Material for the task below:

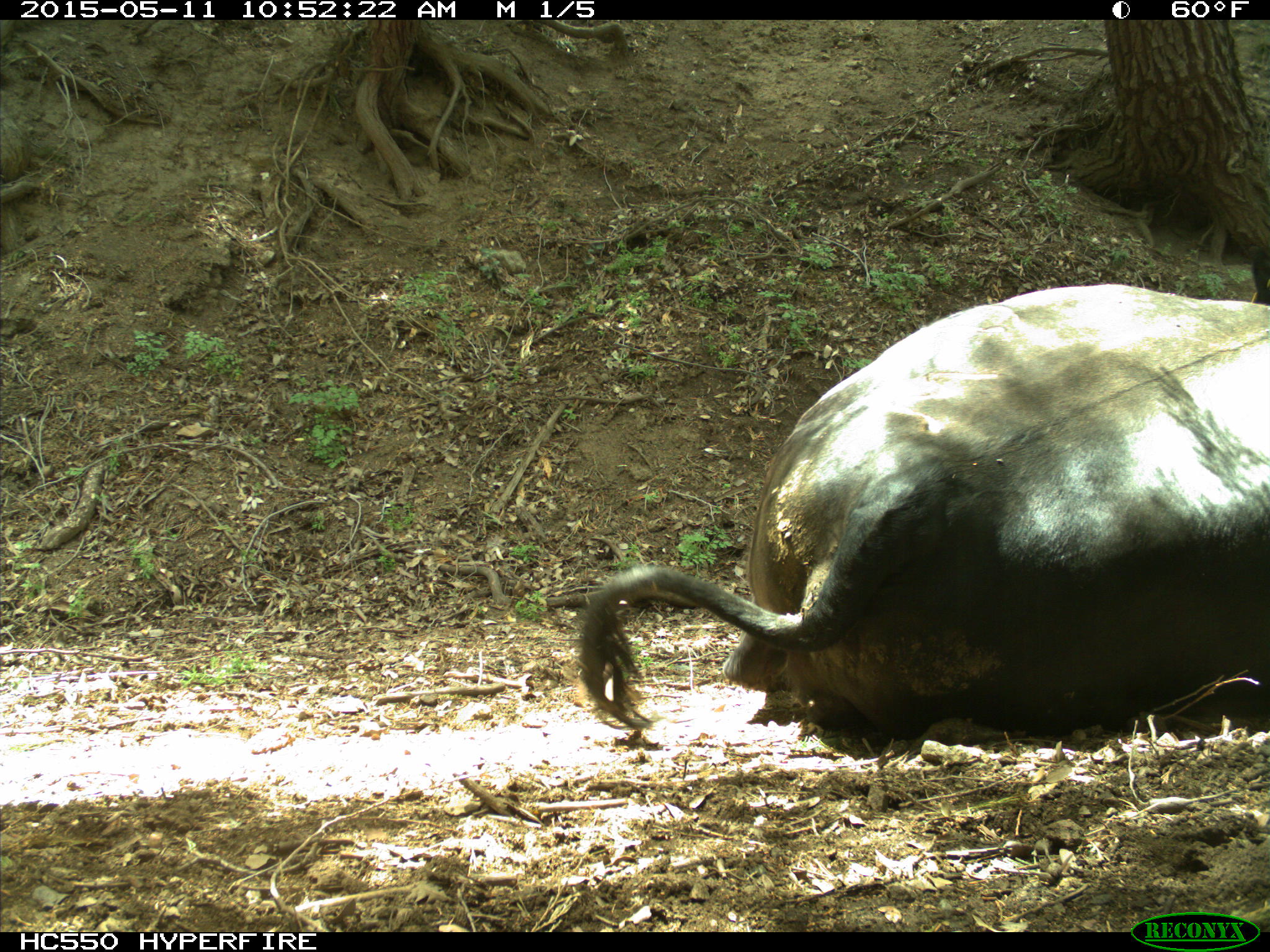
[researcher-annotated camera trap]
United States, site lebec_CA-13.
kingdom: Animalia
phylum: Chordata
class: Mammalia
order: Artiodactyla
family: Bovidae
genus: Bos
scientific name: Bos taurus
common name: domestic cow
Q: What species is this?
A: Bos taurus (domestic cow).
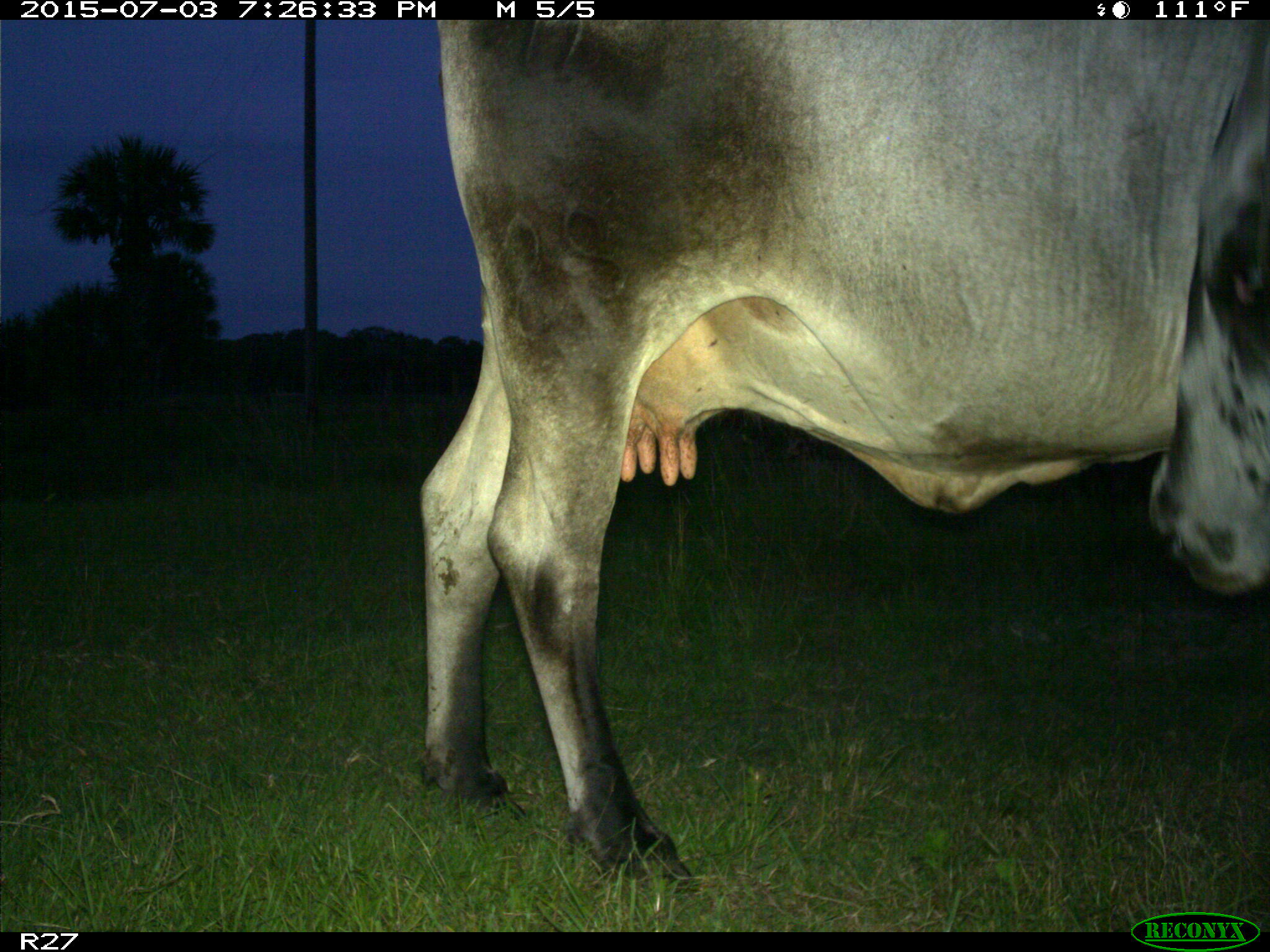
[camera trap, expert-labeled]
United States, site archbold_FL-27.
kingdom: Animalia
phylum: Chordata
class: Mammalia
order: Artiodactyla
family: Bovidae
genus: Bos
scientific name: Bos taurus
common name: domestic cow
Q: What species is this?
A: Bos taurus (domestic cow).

End of Material for the task.
Material for the task below:

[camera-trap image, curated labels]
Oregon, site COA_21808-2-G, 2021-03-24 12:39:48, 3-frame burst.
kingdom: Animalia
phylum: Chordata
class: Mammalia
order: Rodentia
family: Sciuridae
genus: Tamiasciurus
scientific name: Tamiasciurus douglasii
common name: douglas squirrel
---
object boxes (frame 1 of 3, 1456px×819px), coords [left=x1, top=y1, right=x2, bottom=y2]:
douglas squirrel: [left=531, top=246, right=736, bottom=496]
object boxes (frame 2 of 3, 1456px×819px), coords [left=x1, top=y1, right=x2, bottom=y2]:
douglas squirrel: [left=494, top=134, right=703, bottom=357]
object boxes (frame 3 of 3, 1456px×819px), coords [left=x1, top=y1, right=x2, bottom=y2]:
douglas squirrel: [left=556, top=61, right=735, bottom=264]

End of Material for the task.

__Exercise brief__
Report the lines above that contain "States".

__Response to the exercise__
United States, site lebec_CA-13.
United States, site archbold_FL-27.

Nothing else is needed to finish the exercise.